Here is the recording of today’s lesson. (This is only accessible within the NCSSM organization.) You can also follow along with the code below.
Today we will:
sf
and ggplot2
leaflet
You’ll need to install the sf
and leaflet
packages for later in the lesson. The sf
package has multiple external dependencies, so pay close attention to any error messages during your install.
Schedule: Next week will be our last week of content. We will cover version control with GitHub and assorted R programming concepts, such as functions and iteration.
Resources: I am compiling a list of further R references and resources, as well as an FAQ from student questions throughout this course.
Guarantee: This website will stay on my GitHub as long as my GitHub exists, so this course will be available for years to come. I might slightly rearrange content so this website becomes a self-explanatory course, and I will convert the lessons to YouTube videos (with all student information removed) so the lectures will be available as well.
Last week, I challenged you to find assorted information about the relational data in nycflights13
and fix a couple untidy data sets.
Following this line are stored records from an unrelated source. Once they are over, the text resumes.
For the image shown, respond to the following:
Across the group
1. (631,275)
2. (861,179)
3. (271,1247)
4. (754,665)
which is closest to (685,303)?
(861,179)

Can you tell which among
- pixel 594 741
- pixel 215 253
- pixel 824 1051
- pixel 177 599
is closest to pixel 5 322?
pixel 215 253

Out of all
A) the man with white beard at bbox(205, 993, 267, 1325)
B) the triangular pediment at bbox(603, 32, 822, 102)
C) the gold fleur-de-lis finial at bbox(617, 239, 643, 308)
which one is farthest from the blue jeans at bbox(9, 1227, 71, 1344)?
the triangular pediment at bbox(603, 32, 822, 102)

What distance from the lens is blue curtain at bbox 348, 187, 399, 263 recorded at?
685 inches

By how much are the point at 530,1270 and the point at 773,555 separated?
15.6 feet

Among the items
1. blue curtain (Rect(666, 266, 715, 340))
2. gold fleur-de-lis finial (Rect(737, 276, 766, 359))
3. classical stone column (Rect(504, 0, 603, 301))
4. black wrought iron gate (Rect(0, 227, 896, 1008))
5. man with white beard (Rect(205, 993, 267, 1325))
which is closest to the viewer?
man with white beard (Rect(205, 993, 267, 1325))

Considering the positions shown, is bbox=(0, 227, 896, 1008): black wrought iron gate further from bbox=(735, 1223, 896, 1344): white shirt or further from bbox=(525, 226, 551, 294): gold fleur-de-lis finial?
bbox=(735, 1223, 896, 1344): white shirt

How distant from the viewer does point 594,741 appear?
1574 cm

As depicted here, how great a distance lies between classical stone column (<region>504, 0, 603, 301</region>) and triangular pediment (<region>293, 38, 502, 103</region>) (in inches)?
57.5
The solutions are long enough that I have moved the solutions to the bottom of this page.
sf
sf
stands for simple features. Computers use features to represent real-world objects that have both spatial and non-spatial attributes. For example, North Carolina counties have geometries, such as county borders, and non-spatial attributes, such as names and populations.
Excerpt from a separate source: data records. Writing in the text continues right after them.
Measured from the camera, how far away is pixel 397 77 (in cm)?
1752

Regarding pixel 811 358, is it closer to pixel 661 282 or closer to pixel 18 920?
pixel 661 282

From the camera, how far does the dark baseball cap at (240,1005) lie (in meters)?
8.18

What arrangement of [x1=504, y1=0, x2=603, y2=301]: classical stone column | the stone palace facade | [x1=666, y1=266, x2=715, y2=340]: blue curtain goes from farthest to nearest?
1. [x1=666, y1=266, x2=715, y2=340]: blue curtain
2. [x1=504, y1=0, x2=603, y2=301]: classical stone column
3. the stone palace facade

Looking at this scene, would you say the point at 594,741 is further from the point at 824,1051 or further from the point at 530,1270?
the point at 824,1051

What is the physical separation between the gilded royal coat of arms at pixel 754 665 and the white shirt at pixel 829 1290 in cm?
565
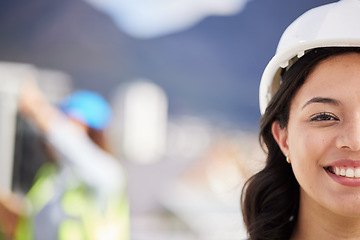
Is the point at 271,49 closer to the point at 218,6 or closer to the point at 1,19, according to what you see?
the point at 218,6

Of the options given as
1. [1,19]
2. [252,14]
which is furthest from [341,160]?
[1,19]

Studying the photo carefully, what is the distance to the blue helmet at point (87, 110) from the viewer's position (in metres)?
4.00

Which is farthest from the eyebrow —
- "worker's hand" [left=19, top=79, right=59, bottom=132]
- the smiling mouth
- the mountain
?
the mountain

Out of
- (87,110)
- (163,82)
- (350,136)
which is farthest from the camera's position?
(163,82)

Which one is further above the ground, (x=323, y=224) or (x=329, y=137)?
(x=329, y=137)

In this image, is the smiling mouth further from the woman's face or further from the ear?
the ear

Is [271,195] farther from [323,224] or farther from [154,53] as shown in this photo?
[154,53]

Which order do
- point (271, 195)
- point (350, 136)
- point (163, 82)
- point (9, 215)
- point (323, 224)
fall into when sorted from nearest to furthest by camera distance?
point (350, 136) → point (323, 224) → point (271, 195) → point (9, 215) → point (163, 82)

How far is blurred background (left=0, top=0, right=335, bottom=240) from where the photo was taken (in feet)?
17.1

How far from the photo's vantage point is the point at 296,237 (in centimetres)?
186

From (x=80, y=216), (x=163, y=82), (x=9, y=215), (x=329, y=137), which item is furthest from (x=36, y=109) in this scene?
(x=329, y=137)

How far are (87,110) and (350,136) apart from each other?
2.92 m

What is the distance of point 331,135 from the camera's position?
4.95ft

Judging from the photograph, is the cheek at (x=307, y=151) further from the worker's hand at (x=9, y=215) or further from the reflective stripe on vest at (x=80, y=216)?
the worker's hand at (x=9, y=215)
Let’s load some spatial data. Unzip this shapefile of NC counties from the NC Department of Environmental Quality, and place the folder wherever you store your data for this course. Let’s read in the shapefiles using read_sf()
:
library(sf)
# load county shapefiles
counties <- read_sf("./data/NC_counties-shp")
Note that I am loading the entire folder of files, not a particular file within the folder.
Let’s take a look at this data. We have exactly 100 counties, with lots of attributes such as CO_NAME
and ACRES
. The last column, geometry
, always contains the spatial information for any spatial dataset.
View(counties)
Thus, any spatial dataset will have two types of columns: a geometry column for the spatial data of a feature, and attribute columns for other information about each feature. In this dataset, the geometries are all POLYGON
.
# what class is the geometry column?
counties %>%
pull(geometry) %>% # pulls the geometry column from the dataframe
class()
## [1] "sfc_POLYGON" "sfc"
See the simple feature documentation for more geometry types, including POINT
and LINESTRING
.
ggplot2
Let’s start exploring this spatial data. If we use the geom_sf()
function, ggplot2
automatically knows to map x
and y
to the geometry
column!
ggplot(data = counties, aes(fill = ACRES)) +
geom_sf()
Then, we can alter our plot in the same way as any other ggplot.
library(viridis)
ggplot(data = counties, aes(fill = ACRES)) +
geom_sf() +
scale_fill_viridis() + # from the viridis package
labs(title = "Area within NC County Borders",
fill = "Acres") + # rename legend
theme(
rect = element_blank(), # remove background axes
axis.text = element_blank(), # remove axes
axis.ticks = element_blank()
)
You can even layer multiple datasets of spatial features onto one map. Let’s download the NC Congressional District borders shapefile from the NC General Assembly redistricting website. Again, unzip the file and place it wherever you store your data.
nc_cd <- read_sf("./data/HB1029 3rd Edition - Shapefile")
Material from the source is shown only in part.